Bush Promotes Democracy in Middle East

While preparing to sign an $87.5 billion supplemental spending bill for Iraq and Afghanistan on Thursday, President Bush said that Arab states experiencing a "freedom deficit" are falling behind the rest of the world in economic and human development.

"This freedom deficit ... has terrible consequences for people in the Middle East and for the world. In many Middle Eastern countries, poverty is deep and it is spreading. Women lack rights and are denied schooling, whole economies remains stagnant while the world moves ahead," Bush said.  

"These are not the failures of a culture or a religion, these are the failures of political and economic doctrines," he said.

In a speech delivered on the 20th anniversary of the National Endowment for Democracy (search), a private organization in Washington set up to strengthen democracy around the world, the president blamed the United States and other nations that allowed Middle Eastern governments to continue without demanding democratic freedoms.

"Sixty years of Western nations excusing and accommodating the lack of freedom in the Middle East did nothing to make us safe because in the long run stability cannot be purchased at the expense of liberty," Bush said.

The president pointed out several nations around the globe in which people are still victimized by torture and oppression. He pointed to Cuba, Burma, North Korea, Zimbabwe, Iran and Syria. He said China has opened up commercially, but still places strong controls on the distribution of wealth.

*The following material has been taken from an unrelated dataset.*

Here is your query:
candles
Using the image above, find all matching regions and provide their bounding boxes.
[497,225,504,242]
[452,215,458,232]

"We will stand with these oppressed peoples until the day liberty and freedom finally arrives," Bush said.

Bush's speech can be considered a rebuttal to skeptics of U.S. military operations who say that Westernization is America's main motive. The administration argues that the stakes in Iraq and Afghanistan are not only high militarily, but offer hope for stability in a region that has long frustrated U.S. policy makers.

Bush said that efforts in Iraq do not represent the United States' desire to impose its own goals on the country, but to help its citizens achieve the freedoms they wish to enjoy.

In a speech last week, National Security Adviser Condoleezza Rice (search) said it took nearly two generations of U.S. work to win the Cold War and defeat communism. U.S. efforts in Afghanistan and Iraq won't take as long, but the benefits to the United States as well as other countries in the region could be just as important.

Violence has been escalating in Iraq over the last week. On Thursday, American soldiers held a memorial service for 15 GIs killed when their CH-47 Chinook (search) helicopter was hit by a rocket on Sunday. The service was held as two more U.S. soldiers were killed in Iraq and Polish forces suffered their first combat death — a major who was ambushed while on patrol.

Bush argued that Democratic governments in Afghanistan and Iraq won't arrive overnight, but that does not make the struggle futile. However, he said, without U.S. success in Iraq, terrorists will be emboldened.

Bush said Islam is not a barrier to democracy, and pointed to several predominantly Muslim countries — Turkey, Indonesia, Senegal, Albania, Niger and Sierra Leone — with democratic governments. He added that Muslims are good citizens in the United States, European nations, South Africa and India.

"It should be clear to all of Islam that the faith of one-fifth of all humanity is consistent with democratic rule," he said.

He also pointed out movements toward democracy in the Middle East and Arab nations.  Qatar has a new Constitution, Morocco's king has introduced a bill in Parliament to extend rights to women, Kuwait has a directly-elected national assembly, Bahrainians elected their first Parliament in three decades.

Bush said democracy has failed in nations where leaders have held on to the "dogmas of socialism" and seek to take total control of political parties, media and universities.

He said successful societies limit the power of state and military, protect freedom with consistent and impartial rules of law, allow civic institutions and political parties, labor unions and independent media; permit religious liberty; privatize economies and secure rights of property; invest in health and education and recognize the rights of women.

"Rather than directing their hatred at other people, successful societies appeal to the hopes of their own people," Bush said.

He added that democracy does not have to take the congressional form seen in the United States — it can be a parliamentary system or constitutional monarchy.

He also explained how democracy in the Middle East is not only good for America, but for the world.

"We've witnessed in little over a generation the swiftest advance of freedom in the 2,500-year history of democracy," Bush said. "It's no accident that the rise of so many democracies took place at a time when the world's most influential nation was itself a democracy. The United States made military and moral commitments in Europe and Asia, which protected free nations from aggression and created the conditions in which new democracies can flourish."